KDDI、好調な第1四半期決算発表--株価チャートもゴールデンクロスを達成

 KDDIが7月23日に2010年3月期の第1四半期(4〜6月)の連結決算を発表した。不況下にあっても2桁の増益基調を堅持しており、通期業績の上方修正の可能性も期待できそうだ。今後の業績見通しと株価動向を探った。

 同社が23日に発表した第1四半期の連結決算は、売上高8537億円(前年同期比1.9%減)、営業利益1418億円(同14%増)、経常利益1384億円(同10.9%増)、純利益864億円(同19.3%増)と微減収ながら2桁増益を達成した。

 これは、主力の携帯電話事業で、新規加入から解約を差し引いた純増数が15万3000件となり、国内全体の純増数に占めるシェアは15%と携帯電話4社の中で、最下位と低調だったものの、端末の販売台数も伸び悩んだことから、代理店に支払う販売手数料や、端末販売原価の減少など営業費用が減少したことが功を奏して、営業費用が390億円減少したことが寄与した。

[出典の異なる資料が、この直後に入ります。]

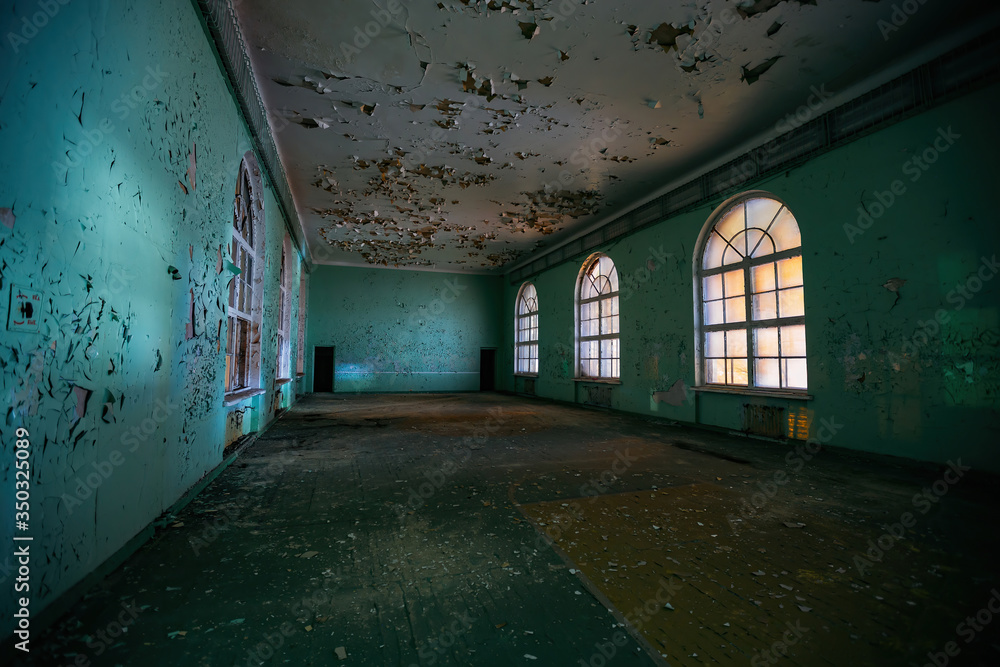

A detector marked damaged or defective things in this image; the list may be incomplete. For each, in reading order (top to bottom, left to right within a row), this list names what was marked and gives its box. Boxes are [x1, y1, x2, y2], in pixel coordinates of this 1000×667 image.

peeling paint on ceiling [234, 0, 992, 272]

 4〜6月期の端末販売台数は221万台で、前年同期比19%減だった2008年4〜6月期の実績をさらに23%下回った。さらに、FTTHの手数料単価低減と加入者増に伴い固定通信の赤字幅縮小も寄与した。

 主力の携帯電話事業では、この第1四半期のARPU(1契約当たりの月間売上高)が前期の第4四半期に比べて100円増の5600円となった。同社の今期通期ARPU想定は前期比380円減の5420円であり、会社計画比で上ブレする可能性が高まっている。

 同社は8月10日から、ソフトバンクの「ホワイトプラン」に対抗する目的で、あらかじめ登録した3件のau携帯電話に月額390円で24時間かけ放題となる携帯電話の新サービス「指定通話定額」を始める。料金面でau携帯電話の優位性を打ち出して、純増シェア争いで巻き返しを狙う。また、法人向けでは、通信速度の速さ、ダイヤルアップ不要な常時接続の利便性を活用した、WiMAX接続インターネットサービスの提供を7月1日からスタートしている。

 同社は今期2010年3月期の連結業績について、売上高3兆4800億円(前期比0.5%減)、営業利益4700億円(同6.0%増)、経常利益4500億円(同2.2%増)、純利益2550億円(同14.5%増)と予想している。ところが、第1四半期の営業利益の進ちょく率は30%に達しており、通期業績の上方修正の可能性も高まっている。

 同社の株価は、3月18日に年初来安値の41万9000円を付けた後上昇に転じ、順調に下値を切り上げている。株価は現在50万円に乗せてきたが、週足チャートで見ると、移動平均線の26週線を13週線が下から上に突き抜けるゴールデンクロスを先週達成している。この週足ゴールデンクロスは先高を示唆するものとされており、株価上昇に期待が高まっている。先週末7月24日の終値50万5000円で試算した、連結PERは8.8倍と顕著な割安水準にとどまっている。中期的には株価60万円台に乗せる可能性も十分期待できそうだ。